Where Sophie Turner made an effort to reach out to Margaret, Colin Firth refused to do so out of concern that it would influence his portrayal. “Oh, really?” says Michael. “You don’t want to talk to the real person because this might interfere with your fictional creation?”

How can an actor feel at ease in embodying the role in the retelling of someone’s real life experience, if the person in question wants nothing to do with it?

At The Hollywood Reporter’s recent Drama Actress Roundtable, Lily James opened up about her reticence in portraying Pamela Anderson, and her drive to do her justice in Hulu’s Pam & Tommy, a project which the Baywatch actress refused to be part of.

“I really truly believed that she would be involved, and once that wasn’t going to be the case … I battled a lot with everything about this show, really,” James says. “From the challenge as an actor and what I was trying to say, to my reasons for why I wanted to explore the things within it, it felt deeply personal. I think that’s why I became fiercely protective.”

A project that began with the optioning of the rights to a Rolling Stone article, Pam & Tommy showrunner Rob Siegel has said: “It’s just one of those stories that you can’t believe hasn’t already been made into a movie or a TV show … To me, it screams limited series.”

Isn’t that interesting? That what was an earth-shattering invasion of privacy for a woman, immediately screamed ‘limited series’ to a man?

We’ve seen this play out endlessly over the years. Mark Zuckerberg attempted to get The Social Network shut down because he believed the whole thing was framed around trying to impress others, rather than being about someone ‘building something because they liked building things’. To this, Sony Pictures CEO Michael Lynton simply said: “No one wants their sophomore year in college examined or portrayed.”

When Lady Gaga embodied the role of Patrizia Reggiani for House of Gucci, the infamous socialite expressed her anger at not being consulted.
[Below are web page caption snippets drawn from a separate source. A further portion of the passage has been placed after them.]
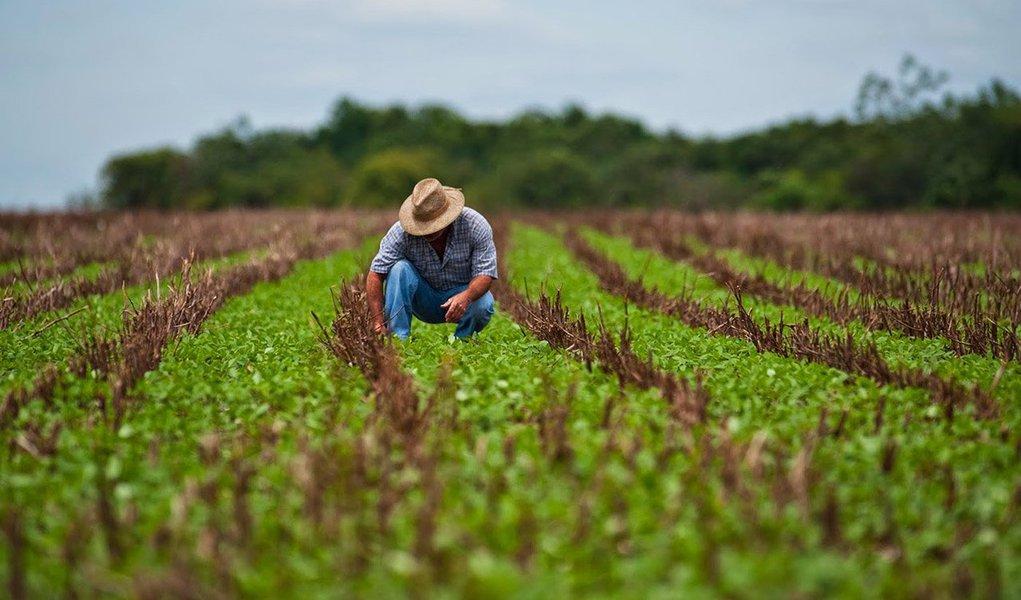 O Plano Safra 2016/2017 vai disponibilizar R$ 202,88 bilhões para produtores rurais; o valor é 8% maior que o da safra anterior, de R$ 187,7 bilhões; o novo Plano Agrícola e Pecuário foi anunciado pela ministra da Agricultura, Pecuária e Abastecimento, Kátia Abreu, em cerimônia no Palácio do Planalto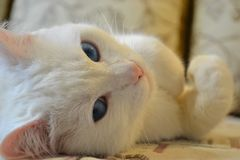 Het majestueuze gezicht van een kat Stock Afbeeldingen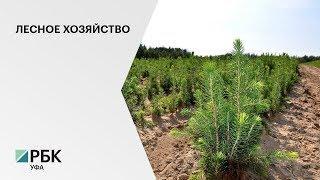 РБ занимает первое место в ПФО по посадке лесов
Gaga justified not reaching out by saying that no one could ever tell her who Patrizia Gucci truly was. “I only felt that I could truly do this story justice if I approached it with the eye of a curious woman who was interested in possessing a journalistic spirit so that I could read between the lines of what was happening in the film’s scenes,” she told British Vogue.

As far back as 1986, celebrity author Kitty Kelley’s controversial biography of Frank Sinatra’s life, ‘His Way’, was hit with a $2 million lawsuit. Later withdrawn, Kelley said of her victory: “The life of a public figure “belongs to us, the average American citizen.”

Where dramatisations and fictionalisations liberally reach for artistic licence in the retelling of real life stories, morality and accuracy become shrouded in ambiguity. Blurring the lines between what’s real and what’s not, ‘based on a true story’ has become a stipulation readily taken advantage of.